Ignoring her senseless prattle, he slowly rose to his feet. “My brother’s dead.”

“I must confess that I’m not terribly surprised he met an early end. From what I hear, Texas is a lawless wilderness. Your father was asking for heartache when he sent his bastard there. How did he die? Indians? Outlaws? Was it terribly gory? Do share the details.”

Shaking his head, he was as yet unable to fathom the significance behind the fact that Satan had called his minion home. “Not Grayson. Quentin.”

She gasped and pressed a hand against her throat. “The Marquess of Blackhurst? How in God’s name—”

“Apparently he drowned in the family pond.”

Her shock quickly gave way to her penchant for schemes, as evidenced by the triumphant smile that slowly spread across her strikingly beautiful face.

“Well, well, well. So the
spare
becomes the
heir
.” Stepping closer, she placed her palm over the spot where he had once possessed a heart. “I’ve always wanted to be a duchess.”

He wrapped his hand around hers and flung it aside. “Then you can
want
awhile longer, Countess.”

“Don’t be absurd.

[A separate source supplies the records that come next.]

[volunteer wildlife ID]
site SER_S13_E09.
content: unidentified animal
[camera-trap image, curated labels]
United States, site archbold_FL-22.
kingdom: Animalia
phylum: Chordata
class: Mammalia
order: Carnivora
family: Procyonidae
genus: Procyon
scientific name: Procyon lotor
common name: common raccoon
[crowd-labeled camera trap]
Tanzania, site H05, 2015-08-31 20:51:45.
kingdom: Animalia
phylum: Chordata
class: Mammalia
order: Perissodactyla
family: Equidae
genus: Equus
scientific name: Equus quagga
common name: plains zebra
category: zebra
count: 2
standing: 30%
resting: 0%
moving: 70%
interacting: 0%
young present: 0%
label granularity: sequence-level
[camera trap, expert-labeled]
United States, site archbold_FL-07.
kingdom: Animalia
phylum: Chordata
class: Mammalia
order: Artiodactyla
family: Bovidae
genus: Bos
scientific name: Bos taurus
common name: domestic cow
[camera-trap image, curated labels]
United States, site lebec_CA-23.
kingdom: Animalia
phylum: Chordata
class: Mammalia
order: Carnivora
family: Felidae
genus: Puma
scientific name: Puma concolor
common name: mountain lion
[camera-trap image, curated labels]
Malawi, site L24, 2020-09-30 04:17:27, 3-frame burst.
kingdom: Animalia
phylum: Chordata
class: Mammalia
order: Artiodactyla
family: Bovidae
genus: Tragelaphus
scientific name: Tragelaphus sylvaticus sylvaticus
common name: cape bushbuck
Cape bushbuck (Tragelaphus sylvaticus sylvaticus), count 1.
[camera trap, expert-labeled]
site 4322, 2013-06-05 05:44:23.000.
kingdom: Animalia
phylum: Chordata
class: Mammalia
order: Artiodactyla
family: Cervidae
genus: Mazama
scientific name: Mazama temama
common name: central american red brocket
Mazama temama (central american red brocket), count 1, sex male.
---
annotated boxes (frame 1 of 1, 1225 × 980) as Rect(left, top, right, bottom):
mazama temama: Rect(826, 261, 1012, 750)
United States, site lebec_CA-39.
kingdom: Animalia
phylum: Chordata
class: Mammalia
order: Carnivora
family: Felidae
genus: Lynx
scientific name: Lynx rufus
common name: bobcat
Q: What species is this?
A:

We’ve worked well together these many years. We’re well suited, you and I.”

“I daresay I’ve never considered us as such.” He turned on his heel. He could be packed and out of her house, permanently out of her presence, in five minutes.

“And what, pray tell, do you think will happen the first time you attend a ball or dinner?” she threw at his retreating back. “When my ladies discover exactly
who
you are?”

He froze, his heart thundering.

“Do you honestly believe, after all you’ve done, that tongues will not wag, or that any woman would want you?”

“I am well aware that marriage is not an option for me, Countess.”

“Then why not settle for me?” she asked. “I am more than willing to accept your carefully guarded sins.”

“Because I am unwilling to accept them.”

Not only the sins that he’d committed in this house, but the one that had come before he’d taken up residence here. The one he found truly unforgivable.

Striding from the room, he accepted that he would never possess the one thing for which he’d always yearned: the love of a woman.